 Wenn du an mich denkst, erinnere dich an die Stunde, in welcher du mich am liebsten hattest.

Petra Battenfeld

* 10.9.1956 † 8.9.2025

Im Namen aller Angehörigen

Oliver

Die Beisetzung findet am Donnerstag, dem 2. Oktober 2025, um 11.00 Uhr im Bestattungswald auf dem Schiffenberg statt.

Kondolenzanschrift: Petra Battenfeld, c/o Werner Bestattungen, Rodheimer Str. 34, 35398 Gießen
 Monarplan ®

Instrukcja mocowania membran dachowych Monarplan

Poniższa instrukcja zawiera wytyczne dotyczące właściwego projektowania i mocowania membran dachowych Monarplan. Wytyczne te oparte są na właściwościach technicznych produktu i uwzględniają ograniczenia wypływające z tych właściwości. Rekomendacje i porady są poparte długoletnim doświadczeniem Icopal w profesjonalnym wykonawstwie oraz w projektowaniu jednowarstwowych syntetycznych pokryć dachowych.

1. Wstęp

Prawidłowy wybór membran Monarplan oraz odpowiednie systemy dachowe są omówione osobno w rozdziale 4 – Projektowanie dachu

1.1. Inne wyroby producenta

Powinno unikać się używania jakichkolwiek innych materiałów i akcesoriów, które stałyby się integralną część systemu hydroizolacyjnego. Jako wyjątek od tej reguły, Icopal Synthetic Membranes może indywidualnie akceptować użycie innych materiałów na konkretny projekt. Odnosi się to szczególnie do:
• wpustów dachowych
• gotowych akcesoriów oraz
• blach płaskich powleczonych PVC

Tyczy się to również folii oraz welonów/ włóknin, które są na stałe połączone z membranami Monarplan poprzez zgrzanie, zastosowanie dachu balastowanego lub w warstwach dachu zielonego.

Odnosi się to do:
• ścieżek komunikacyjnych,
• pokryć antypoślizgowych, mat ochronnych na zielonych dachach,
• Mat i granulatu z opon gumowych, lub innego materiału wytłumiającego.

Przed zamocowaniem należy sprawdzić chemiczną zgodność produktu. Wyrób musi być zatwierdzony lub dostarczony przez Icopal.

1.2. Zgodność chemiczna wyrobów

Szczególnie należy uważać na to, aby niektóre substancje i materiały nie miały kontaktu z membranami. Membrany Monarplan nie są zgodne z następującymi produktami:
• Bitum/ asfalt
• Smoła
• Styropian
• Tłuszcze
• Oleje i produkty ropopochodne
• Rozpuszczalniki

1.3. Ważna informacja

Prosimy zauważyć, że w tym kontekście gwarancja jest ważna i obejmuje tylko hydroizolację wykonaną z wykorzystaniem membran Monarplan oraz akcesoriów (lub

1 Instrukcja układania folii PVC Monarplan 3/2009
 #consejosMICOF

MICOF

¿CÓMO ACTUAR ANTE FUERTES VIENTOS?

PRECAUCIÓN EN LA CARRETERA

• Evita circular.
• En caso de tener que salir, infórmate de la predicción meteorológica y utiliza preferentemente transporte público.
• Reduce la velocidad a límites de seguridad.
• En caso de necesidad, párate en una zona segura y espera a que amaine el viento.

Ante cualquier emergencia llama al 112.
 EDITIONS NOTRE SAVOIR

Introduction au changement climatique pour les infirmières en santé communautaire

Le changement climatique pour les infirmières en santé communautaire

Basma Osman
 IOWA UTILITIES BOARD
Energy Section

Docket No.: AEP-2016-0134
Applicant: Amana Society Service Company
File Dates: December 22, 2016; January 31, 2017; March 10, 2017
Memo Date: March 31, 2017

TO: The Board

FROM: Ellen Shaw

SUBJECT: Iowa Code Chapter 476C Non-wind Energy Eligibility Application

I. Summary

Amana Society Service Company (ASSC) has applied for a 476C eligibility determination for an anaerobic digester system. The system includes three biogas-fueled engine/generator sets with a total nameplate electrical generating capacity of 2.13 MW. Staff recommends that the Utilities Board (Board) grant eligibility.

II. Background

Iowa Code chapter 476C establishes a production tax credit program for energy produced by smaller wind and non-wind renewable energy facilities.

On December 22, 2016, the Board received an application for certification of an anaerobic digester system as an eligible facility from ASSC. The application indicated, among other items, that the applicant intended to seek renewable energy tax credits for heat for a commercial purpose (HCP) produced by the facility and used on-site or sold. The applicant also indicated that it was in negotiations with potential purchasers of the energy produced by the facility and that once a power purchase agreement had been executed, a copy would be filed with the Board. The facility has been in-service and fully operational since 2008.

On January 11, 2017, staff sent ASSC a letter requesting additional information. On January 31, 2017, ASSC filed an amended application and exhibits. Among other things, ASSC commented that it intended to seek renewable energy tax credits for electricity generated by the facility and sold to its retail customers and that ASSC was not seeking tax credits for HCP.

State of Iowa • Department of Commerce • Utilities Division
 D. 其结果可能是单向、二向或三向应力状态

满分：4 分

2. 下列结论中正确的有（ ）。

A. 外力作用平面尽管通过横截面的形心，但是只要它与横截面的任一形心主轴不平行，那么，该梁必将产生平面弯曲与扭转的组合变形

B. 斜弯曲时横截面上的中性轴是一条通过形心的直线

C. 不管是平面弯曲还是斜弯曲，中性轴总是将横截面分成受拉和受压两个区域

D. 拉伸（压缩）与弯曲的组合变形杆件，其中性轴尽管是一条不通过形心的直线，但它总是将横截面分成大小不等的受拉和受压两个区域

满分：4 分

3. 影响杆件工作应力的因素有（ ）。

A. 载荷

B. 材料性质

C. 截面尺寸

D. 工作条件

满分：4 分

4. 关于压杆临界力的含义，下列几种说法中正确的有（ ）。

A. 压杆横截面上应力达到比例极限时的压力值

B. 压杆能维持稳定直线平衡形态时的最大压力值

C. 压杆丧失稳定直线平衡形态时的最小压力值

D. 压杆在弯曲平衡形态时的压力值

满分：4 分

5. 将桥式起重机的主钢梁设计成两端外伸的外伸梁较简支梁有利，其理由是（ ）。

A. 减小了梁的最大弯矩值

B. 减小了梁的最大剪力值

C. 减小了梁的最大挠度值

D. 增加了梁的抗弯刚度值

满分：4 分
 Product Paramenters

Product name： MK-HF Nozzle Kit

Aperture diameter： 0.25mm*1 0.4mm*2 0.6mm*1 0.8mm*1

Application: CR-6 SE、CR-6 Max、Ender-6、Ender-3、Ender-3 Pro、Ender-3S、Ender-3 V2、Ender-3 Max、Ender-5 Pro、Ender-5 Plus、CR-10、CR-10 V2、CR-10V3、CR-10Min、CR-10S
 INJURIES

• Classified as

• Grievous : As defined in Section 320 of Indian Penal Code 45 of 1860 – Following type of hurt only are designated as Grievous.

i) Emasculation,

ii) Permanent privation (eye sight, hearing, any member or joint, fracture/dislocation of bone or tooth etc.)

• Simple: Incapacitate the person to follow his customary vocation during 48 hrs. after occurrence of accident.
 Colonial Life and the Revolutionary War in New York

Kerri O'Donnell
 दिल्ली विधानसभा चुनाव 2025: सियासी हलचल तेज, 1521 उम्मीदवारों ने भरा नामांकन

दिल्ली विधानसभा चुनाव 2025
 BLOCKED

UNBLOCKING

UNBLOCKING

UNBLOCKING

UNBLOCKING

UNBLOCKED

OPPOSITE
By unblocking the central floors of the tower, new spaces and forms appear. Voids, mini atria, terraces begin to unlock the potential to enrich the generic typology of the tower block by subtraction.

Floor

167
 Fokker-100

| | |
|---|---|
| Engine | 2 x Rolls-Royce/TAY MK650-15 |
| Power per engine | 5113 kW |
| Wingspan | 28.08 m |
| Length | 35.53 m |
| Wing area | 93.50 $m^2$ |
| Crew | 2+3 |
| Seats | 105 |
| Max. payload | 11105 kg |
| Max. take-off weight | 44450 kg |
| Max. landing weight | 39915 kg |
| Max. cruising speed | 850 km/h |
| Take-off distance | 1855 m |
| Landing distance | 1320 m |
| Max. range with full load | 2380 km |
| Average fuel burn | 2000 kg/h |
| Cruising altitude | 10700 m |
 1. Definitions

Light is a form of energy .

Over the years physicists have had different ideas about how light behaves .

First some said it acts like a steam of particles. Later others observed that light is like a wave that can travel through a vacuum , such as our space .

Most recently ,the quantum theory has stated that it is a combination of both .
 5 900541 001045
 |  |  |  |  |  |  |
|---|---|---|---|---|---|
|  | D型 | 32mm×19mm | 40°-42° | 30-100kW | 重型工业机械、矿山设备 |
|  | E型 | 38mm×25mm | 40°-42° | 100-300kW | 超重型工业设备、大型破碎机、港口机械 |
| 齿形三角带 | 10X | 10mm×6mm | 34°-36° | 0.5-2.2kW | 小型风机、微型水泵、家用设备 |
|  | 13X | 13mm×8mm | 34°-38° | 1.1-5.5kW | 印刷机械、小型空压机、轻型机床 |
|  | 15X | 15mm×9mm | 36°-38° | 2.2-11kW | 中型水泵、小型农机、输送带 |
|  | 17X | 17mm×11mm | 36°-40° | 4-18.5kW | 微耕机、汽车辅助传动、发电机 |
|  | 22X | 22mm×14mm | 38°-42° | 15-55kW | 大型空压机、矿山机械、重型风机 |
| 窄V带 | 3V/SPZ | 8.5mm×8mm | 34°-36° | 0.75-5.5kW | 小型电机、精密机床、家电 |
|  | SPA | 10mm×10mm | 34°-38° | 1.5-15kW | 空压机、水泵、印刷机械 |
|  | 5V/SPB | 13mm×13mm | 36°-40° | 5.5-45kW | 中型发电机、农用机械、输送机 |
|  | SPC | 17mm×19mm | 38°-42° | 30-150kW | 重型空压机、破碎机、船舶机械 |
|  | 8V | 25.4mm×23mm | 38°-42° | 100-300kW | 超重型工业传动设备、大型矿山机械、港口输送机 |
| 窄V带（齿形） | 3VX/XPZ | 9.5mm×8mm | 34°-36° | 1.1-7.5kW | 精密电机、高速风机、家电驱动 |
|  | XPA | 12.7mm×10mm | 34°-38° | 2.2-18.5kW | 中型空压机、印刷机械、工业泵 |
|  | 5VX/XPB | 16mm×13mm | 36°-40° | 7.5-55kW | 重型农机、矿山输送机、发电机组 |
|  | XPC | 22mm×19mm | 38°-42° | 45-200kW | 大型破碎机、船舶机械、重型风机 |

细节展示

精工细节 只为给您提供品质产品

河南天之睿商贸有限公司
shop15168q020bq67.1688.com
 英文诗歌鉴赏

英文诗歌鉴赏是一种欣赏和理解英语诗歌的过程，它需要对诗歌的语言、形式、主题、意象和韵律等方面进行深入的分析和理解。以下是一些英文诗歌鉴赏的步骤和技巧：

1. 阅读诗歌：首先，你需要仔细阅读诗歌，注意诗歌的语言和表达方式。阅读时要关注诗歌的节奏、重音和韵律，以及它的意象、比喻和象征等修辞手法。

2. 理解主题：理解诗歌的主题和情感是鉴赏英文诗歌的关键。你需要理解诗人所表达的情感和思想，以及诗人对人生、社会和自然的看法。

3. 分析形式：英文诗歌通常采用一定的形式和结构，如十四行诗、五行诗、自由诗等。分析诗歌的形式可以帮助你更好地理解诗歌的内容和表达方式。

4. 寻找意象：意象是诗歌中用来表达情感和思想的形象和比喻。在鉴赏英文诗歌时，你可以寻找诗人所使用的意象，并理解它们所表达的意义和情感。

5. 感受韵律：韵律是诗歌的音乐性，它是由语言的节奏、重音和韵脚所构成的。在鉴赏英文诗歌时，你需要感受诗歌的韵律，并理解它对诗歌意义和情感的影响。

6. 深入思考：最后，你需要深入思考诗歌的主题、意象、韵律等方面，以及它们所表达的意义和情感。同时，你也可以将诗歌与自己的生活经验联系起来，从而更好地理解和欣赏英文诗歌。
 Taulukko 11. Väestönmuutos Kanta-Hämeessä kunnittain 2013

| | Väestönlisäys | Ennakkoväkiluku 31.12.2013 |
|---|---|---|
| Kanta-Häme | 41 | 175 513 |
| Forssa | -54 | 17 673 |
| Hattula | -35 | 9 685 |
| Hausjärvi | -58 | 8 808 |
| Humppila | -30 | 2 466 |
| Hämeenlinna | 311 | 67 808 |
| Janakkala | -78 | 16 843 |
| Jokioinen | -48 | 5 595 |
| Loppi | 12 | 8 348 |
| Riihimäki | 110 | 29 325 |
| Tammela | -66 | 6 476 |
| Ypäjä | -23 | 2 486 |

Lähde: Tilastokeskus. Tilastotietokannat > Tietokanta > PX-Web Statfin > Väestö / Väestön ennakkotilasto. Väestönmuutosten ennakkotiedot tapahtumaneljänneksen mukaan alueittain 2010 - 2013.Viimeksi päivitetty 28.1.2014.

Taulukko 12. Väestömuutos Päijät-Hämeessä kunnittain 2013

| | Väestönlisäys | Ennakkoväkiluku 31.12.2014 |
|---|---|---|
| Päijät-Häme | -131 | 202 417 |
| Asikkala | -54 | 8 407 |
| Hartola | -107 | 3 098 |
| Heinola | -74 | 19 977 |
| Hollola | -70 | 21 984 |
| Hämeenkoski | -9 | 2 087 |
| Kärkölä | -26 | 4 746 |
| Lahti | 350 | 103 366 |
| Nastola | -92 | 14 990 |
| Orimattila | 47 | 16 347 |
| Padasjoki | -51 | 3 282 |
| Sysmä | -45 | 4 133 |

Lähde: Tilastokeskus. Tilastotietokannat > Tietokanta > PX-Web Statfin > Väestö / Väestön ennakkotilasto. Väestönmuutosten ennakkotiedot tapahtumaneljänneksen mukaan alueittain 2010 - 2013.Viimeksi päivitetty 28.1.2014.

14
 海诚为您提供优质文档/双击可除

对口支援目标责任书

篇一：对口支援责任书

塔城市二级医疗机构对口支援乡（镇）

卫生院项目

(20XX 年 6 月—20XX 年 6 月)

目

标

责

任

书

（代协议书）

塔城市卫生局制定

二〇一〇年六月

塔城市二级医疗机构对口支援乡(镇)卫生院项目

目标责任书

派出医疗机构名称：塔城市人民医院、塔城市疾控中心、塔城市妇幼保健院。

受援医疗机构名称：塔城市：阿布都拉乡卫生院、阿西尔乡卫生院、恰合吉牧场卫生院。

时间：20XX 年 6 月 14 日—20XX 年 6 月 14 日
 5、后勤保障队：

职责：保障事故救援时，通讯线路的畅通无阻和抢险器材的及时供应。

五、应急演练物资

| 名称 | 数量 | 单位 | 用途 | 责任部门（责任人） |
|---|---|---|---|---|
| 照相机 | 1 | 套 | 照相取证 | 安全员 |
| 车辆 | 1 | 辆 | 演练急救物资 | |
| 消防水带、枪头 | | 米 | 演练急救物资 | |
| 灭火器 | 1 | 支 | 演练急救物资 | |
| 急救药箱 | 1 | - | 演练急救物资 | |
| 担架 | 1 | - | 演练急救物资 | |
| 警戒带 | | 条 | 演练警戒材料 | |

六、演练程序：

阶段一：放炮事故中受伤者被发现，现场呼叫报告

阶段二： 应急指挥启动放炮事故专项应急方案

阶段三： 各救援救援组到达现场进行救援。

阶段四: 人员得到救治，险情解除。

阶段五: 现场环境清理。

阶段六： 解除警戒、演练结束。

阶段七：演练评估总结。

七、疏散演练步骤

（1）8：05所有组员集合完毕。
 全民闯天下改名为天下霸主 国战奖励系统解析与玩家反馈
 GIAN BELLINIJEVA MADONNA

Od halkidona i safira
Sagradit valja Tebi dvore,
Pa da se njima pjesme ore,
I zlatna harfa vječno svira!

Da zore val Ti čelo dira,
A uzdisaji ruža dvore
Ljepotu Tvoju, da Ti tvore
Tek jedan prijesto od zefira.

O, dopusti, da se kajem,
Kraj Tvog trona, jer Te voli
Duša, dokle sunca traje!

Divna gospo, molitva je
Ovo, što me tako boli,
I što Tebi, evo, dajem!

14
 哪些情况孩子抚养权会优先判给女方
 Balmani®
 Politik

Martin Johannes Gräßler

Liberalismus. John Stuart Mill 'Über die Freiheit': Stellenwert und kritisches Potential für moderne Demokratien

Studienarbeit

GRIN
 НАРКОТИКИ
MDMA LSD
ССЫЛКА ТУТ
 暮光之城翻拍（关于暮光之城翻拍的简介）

◆ **About this task**
Copy out word for word each line of the listing, from the very first line down to the line containing "Instrukcja mocowania membran", and stop after that line.

◆ **Response to the task**
 Wenn du an mich denkst, erinnere dich an die Stunde, in welcher du mich am liebsten hattest.

Petra Battenfeld

* 10.9.1956 † 8.9.2025

Im Namen aller Angehörigen

Oliver

Die Beisetzung findet am Donnerstag, dem 2. Oktober 2025, um 11.00 Uhr im Bestattungswald auf dem Schiffenberg statt.

Kondolenzanschrift: Petra Battenfeld, c/o Werner Bestattungen, Rodheimer Str. 34, 35398 Gießen
 Monarplan ®

Instrukcja mocowania membran dachowych Monarplan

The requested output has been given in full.